Segment Open
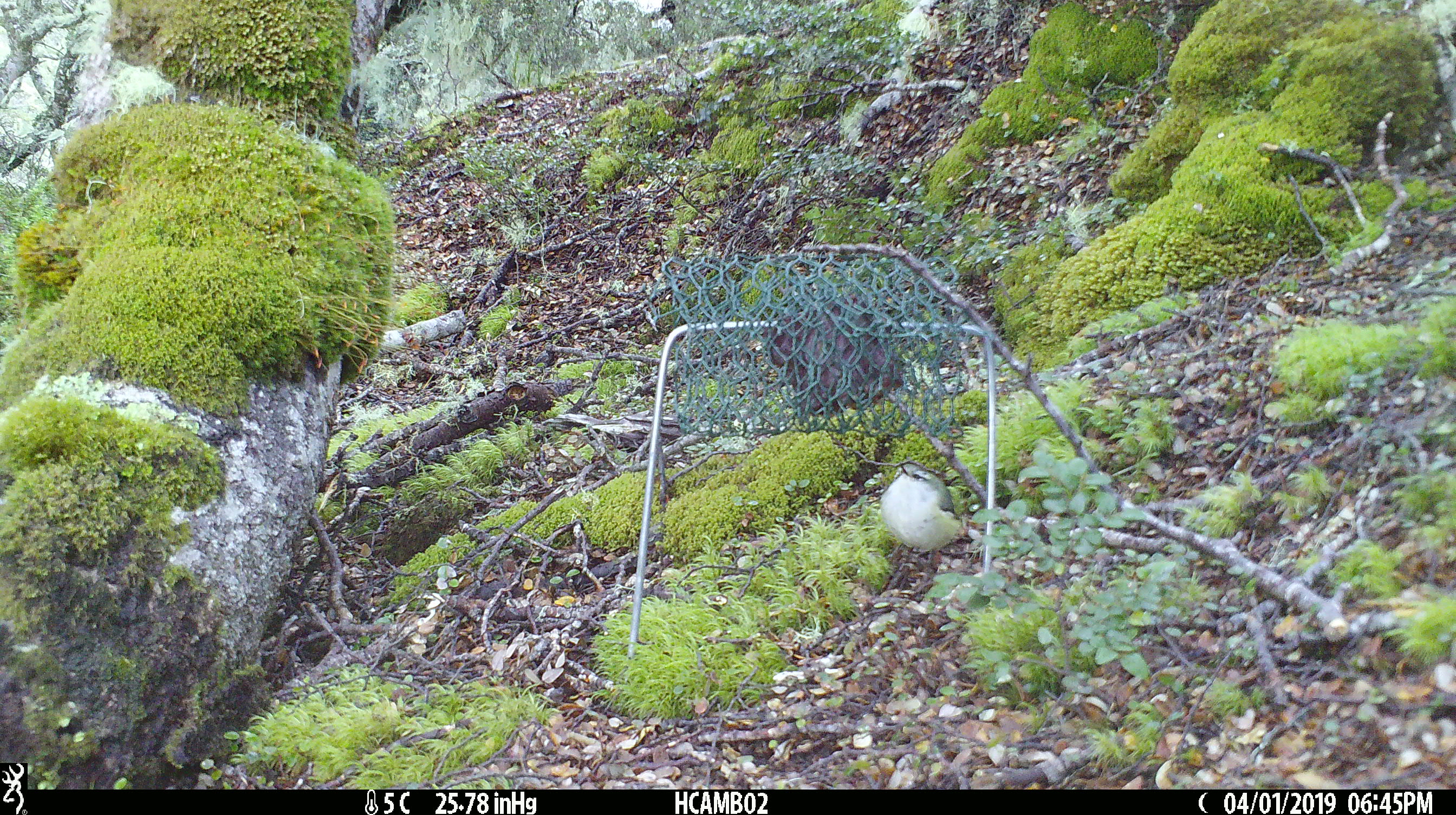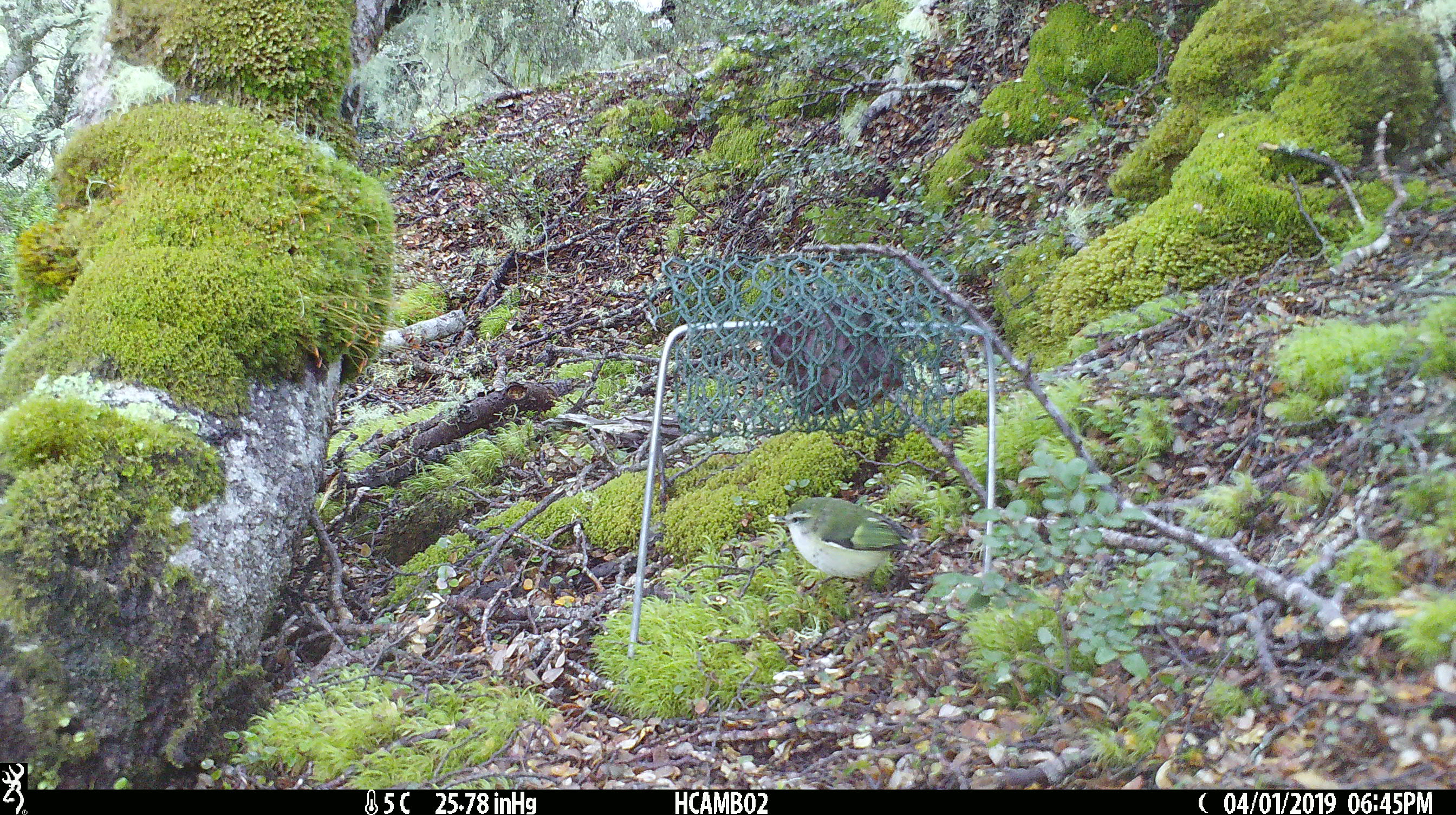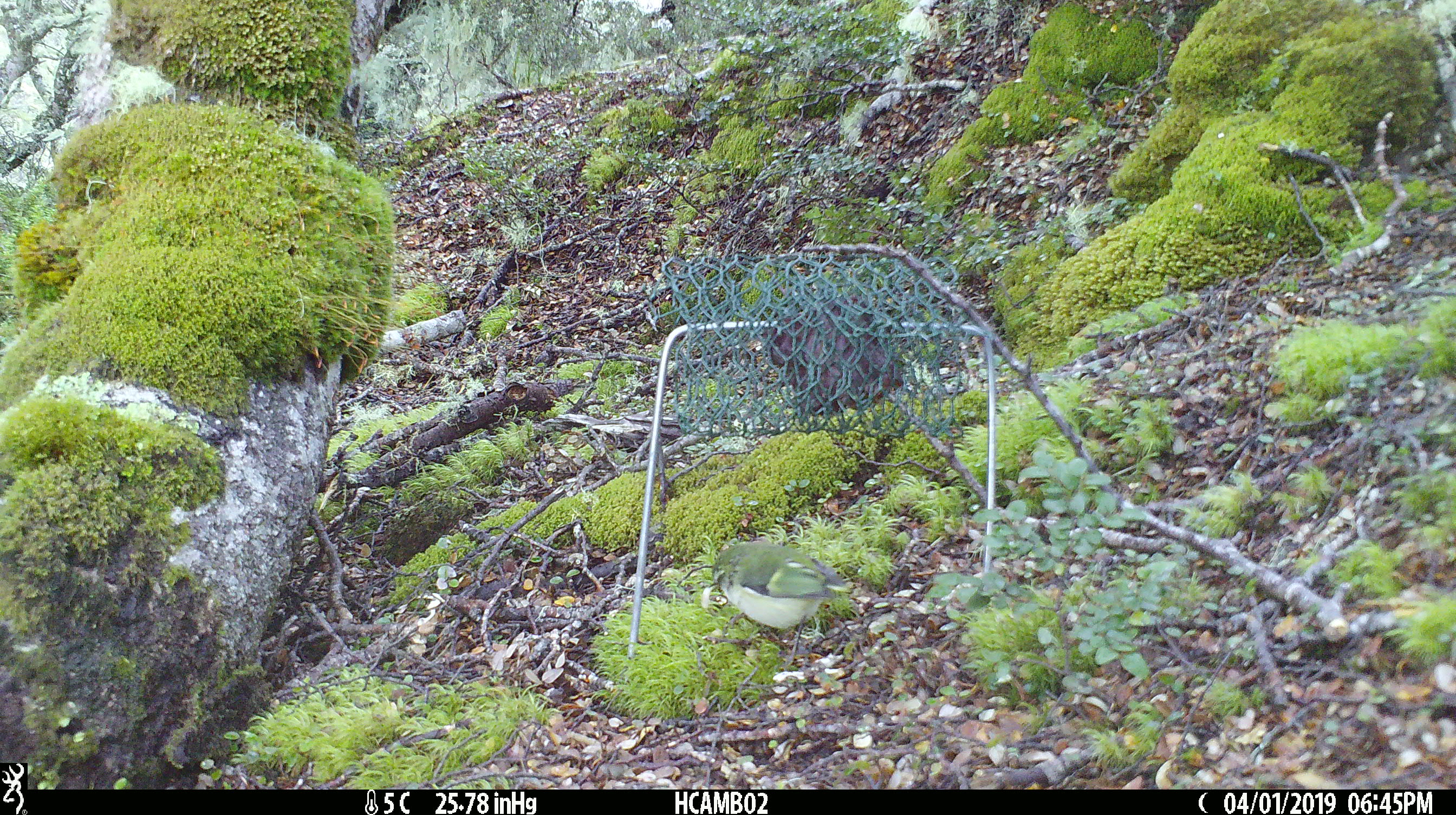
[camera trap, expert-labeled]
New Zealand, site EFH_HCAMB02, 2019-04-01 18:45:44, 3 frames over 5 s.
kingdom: Animalia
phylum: Chordata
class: Aves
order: Passeriformes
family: Acanthisittidae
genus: Acanthisitta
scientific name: Acanthisitta chloris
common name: rifleman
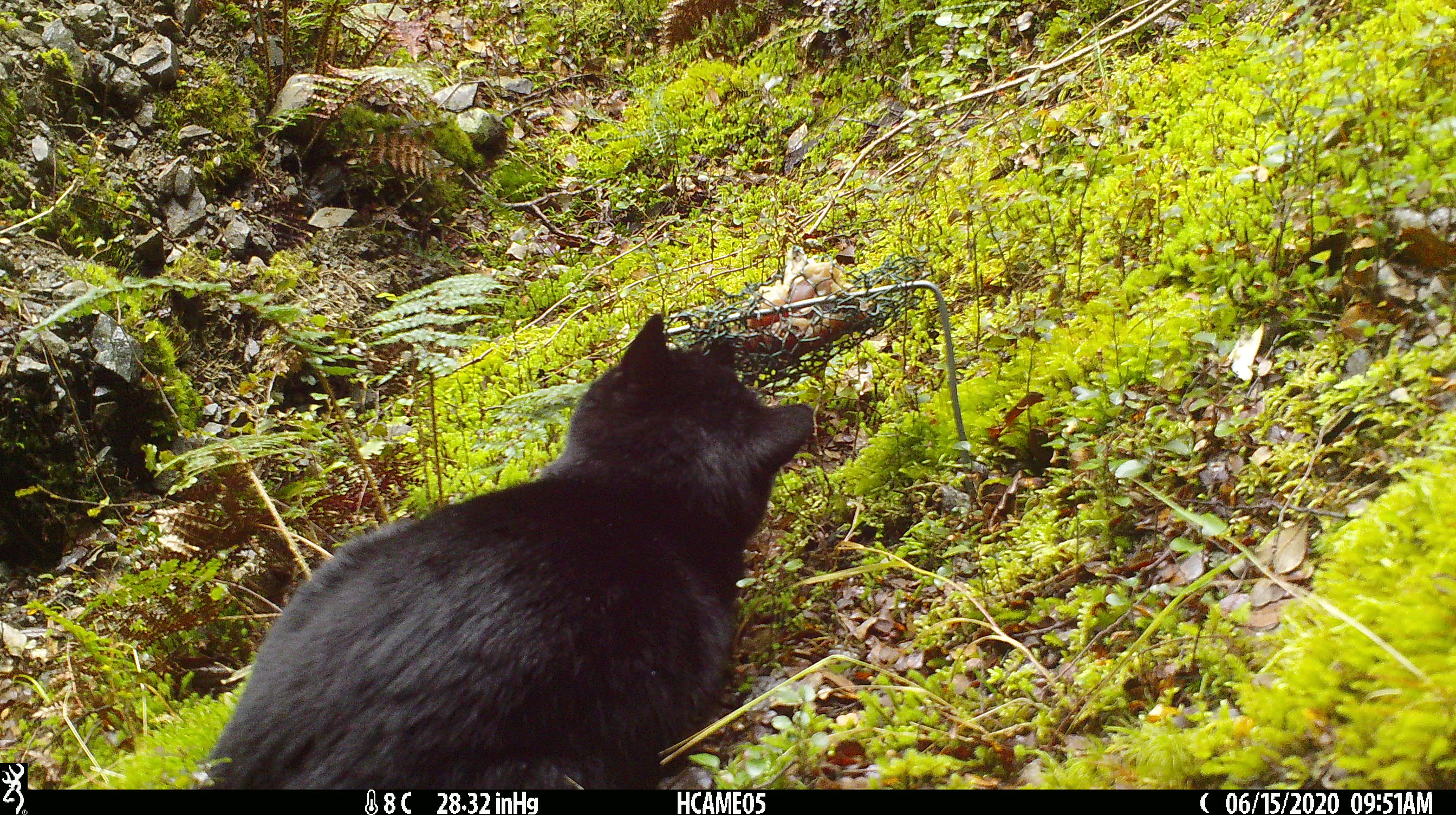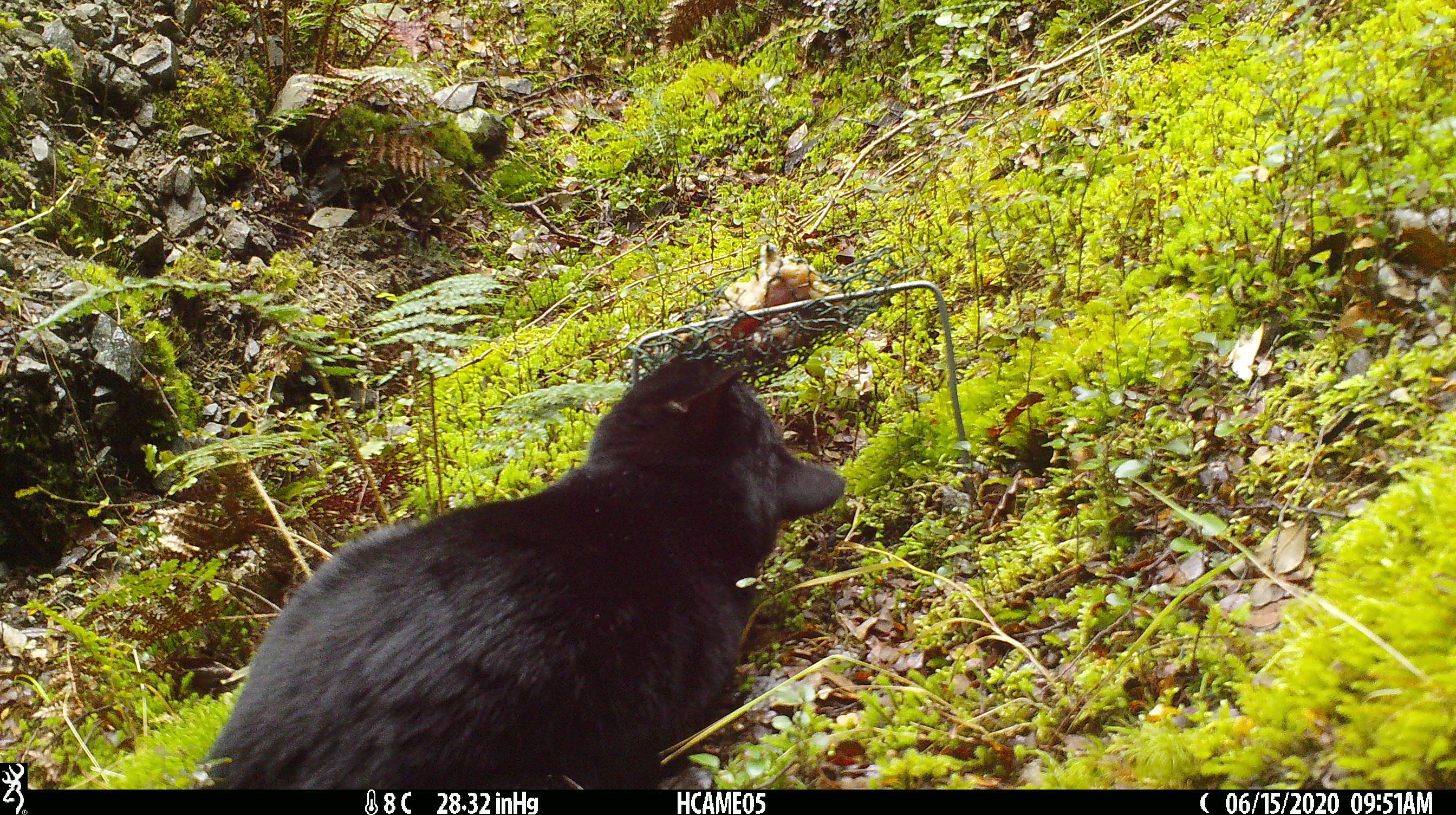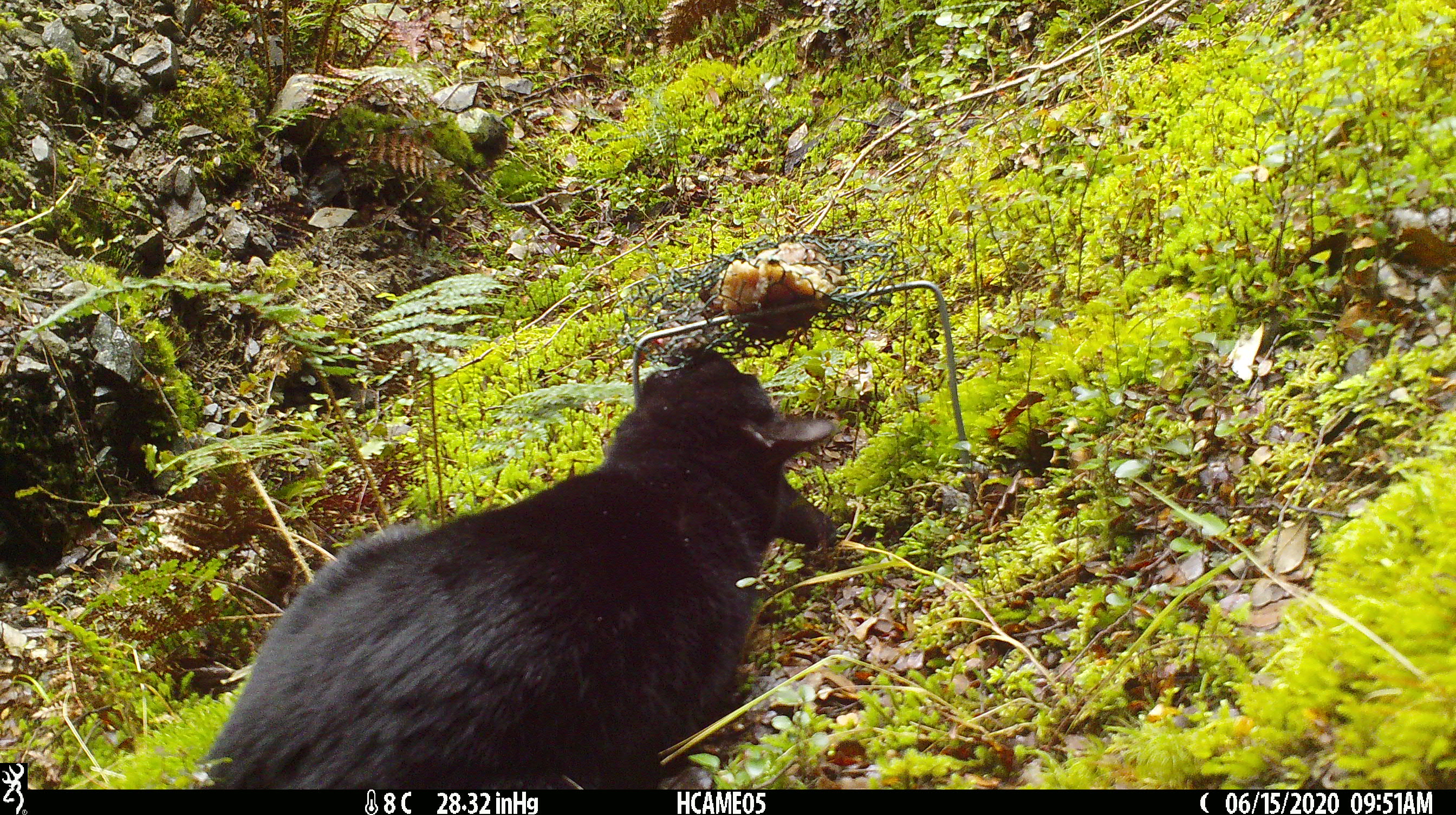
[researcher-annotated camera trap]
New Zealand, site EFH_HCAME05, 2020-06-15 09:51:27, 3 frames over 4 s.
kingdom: Animalia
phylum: Chordata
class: Mammalia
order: Carnivora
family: Felidae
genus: Felis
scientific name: Felis catus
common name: domestic cat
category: cat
Cat (domestic cat) (Felis catus).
Segment Closed
AIM OF THE EXERCISE: None of the pictures belong in the copy; repeat all other material exactly.

THE ANSWER:
[camera trap, expert-labeled]
New Zealand, site EFH_HCAMB02, 2019-04-01 18:45:44, 3 frames over 5 s.
kingdom: Animalia
phylum: Chordata
class: Aves
order: Passeriformes
family: Acanthisittidae
genus: Acanthisitta
scientific name: Acanthisitta chloris
common name: rifleman
[researcher-annotated camera trap]
New Zealand, site EFH_HCAME05, 2020-06-15 09:51:27, 3 frames over 4 s.
kingdom: Animalia
phylum: Chordata
class: Mammalia
order: Carnivora
family: Felidae
genus: Felis
scientific name: Felis catus
common name: domestic cat
category: cat
Cat (domestic cat) (Felis catus).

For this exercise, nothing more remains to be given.